We urge this clear identification of characters so that your spectators may be saved the annoyance of needless speculation, and be able to yield to the play their instant attention and sympathetic interest. Furthermore, this course will enable you to tell your story and develop your plot with much greater ease, since the onlookers, understanding who everybody is, and how they are disposed towards each other, will grasp the points of the plot more quickly. Remember that the motives actuating the different characters are virtually sure to be the very foundations of a photoplay plot.

Almost everyone has sat half through a photoplay which was perfect in all other respects, but far from pleasing because it left the spectators guessing for minutes as to "who's who."

"Keep your first characters on the screen, even though in different scenes, long enough to get everyone familiar with them and their environment in the story before introducing a new and unexpected phase in the tale. To fail in this is faulty construction."[16]

3. Prompt Beginning of the Action

A common mistake among amateur photoplaywrights is to waste far too much time on preliminaries. If a guest is expected from a distant city, all that is necessary, as a rule, is to write in a short letter, which is opened and read by the host- or hostess-to-be, announcing that the guest will arrive at a certain time. But the young writer—to judge from many scripts we have examined—thinks that in such a case it is necessary to show the housemaid preparing the guest-chamber, another scene in which the hostess instructs the chauffeur to be ready at such an hour to meet her guest at the station, and so on. No matter what kind of story you are writing, go straight to the point from the opening—make the wheels of the plot actually commence to revolve in the first scene—plunge into your action, don't wade timidly in inch by inch. To use up two or three scenes in showing trivial incidents which may happen to the characters while they are, so to speak, standing in the wings ready to make their entrances, is as tiresome as it is useless. If the hero of the Western story makes his first appearance by dashing into the scene madly pursued by a band of Indians, the spectator is not interested in finding out what he was doing at the time he first discovered the red men closing in upon him; it is how he will escape them that engages their whole attention. Once get your action started vividly and the interest of the spectators will permit you to give all the really necessary foundation information as you move on with your story.

4. Sequence in the Action

Apply the same rule of directness to the introduction of new characters in the scenes that follow. There is one main theme, one main line of development, in every well constructed story—and only one. See to it that you do not digress from it except as you bring up from the rear other essential parts of the action. There is absolutely no place in the photoplay for side trips.

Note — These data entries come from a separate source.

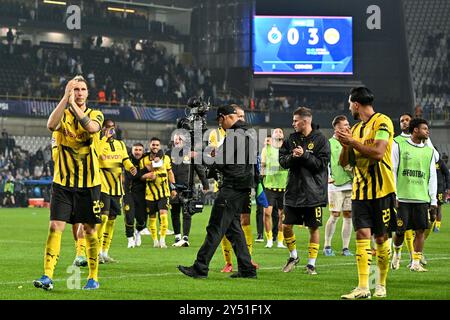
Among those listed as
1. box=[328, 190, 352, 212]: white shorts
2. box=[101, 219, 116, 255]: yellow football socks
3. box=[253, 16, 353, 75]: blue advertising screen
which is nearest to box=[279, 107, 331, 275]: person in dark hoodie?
box=[101, 219, 116, 255]: yellow football socks

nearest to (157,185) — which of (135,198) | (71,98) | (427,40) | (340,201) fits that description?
(135,198)

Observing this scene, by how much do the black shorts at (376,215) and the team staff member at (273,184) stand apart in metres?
9.11

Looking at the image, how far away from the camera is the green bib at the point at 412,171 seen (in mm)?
14612

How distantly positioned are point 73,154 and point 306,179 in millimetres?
4166

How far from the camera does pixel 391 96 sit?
202 ft

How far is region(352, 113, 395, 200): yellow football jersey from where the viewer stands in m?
11.4

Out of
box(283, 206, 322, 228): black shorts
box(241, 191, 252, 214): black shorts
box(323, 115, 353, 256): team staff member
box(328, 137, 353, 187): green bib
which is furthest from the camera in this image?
box(328, 137, 353, 187): green bib

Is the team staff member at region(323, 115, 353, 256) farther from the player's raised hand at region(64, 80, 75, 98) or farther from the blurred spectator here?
the blurred spectator

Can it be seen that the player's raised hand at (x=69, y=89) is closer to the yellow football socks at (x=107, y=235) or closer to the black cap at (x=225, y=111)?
the black cap at (x=225, y=111)

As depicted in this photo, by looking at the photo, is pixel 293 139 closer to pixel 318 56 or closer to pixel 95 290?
pixel 95 290

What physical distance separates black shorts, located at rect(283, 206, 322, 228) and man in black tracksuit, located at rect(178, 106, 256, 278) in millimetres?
1052

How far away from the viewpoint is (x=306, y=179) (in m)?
14.8

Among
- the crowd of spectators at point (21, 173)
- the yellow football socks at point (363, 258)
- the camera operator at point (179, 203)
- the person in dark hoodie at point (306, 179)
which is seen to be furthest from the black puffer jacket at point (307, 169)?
the crowd of spectators at point (21, 173)

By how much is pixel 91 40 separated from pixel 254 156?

As simply and as emphatically as we can put it, the most important thing in connection with the writing of the scenario is to have the action progress smoothly, logically, and interestingly from the first to the last scene. Wherever possible, one scene should lead into the next scene, and each scene should appear to be the only one possible—from the standpoint of the action it contains—at that stage of the plot's development. If, even for a moment, a scene appears to have been written in solely for effect, or merely to delay the climax of the story, the picture is open to criticism for padding. Not only should the denouement (the untying, the clearing up of the story at the close) appear to be the only one logically possible, but each successive scene should follow the one preceding it with inevitableness.

To be sure, this does not mean, as we explained in the [chapter on Plot], that the sequence of your scenes must be the simple, straight-forward sequence of everyday life, in which one character is seen to carry out his action without interruption from start to finish. Quite to the contrary, photoplay action must often interrupt the course of one character so as to bring another personage, or set of personages, into the action at the proper time to furnish the surprising interruptions and complications—and their unfoldings—required to make a plot. But all this really is the progressive, logical development of the story in good climacteric style.

Elsewhere in this volume we have spoken of the way in which the action progresses in the twelve- to sixteen-scene comic pictures in the comic supplements to the Sunday newspapers. Take for example the well-known "Bringing Up Father" series of "comics." Commencing with the basic situation, the action moves progressively to a logical conclusion, the climax coming, usually, in the next to the last picture. The last picture is the surprise-denouement—the event which naturally and inevitably follows the climax. There is, of course, a wide contrast between one of these series and a "dramatic" photoplay; but the same principle that governs the evolution of the story in the comic supplement should be applied to the working out of your photoplay story. Cultivate the picturing eye, we repeat, so that by being able to visualize each scene as you plan it in your mind you cannot fail to produce in your scenario a series of scenes whose action is logically connected and essentially natural and unforced.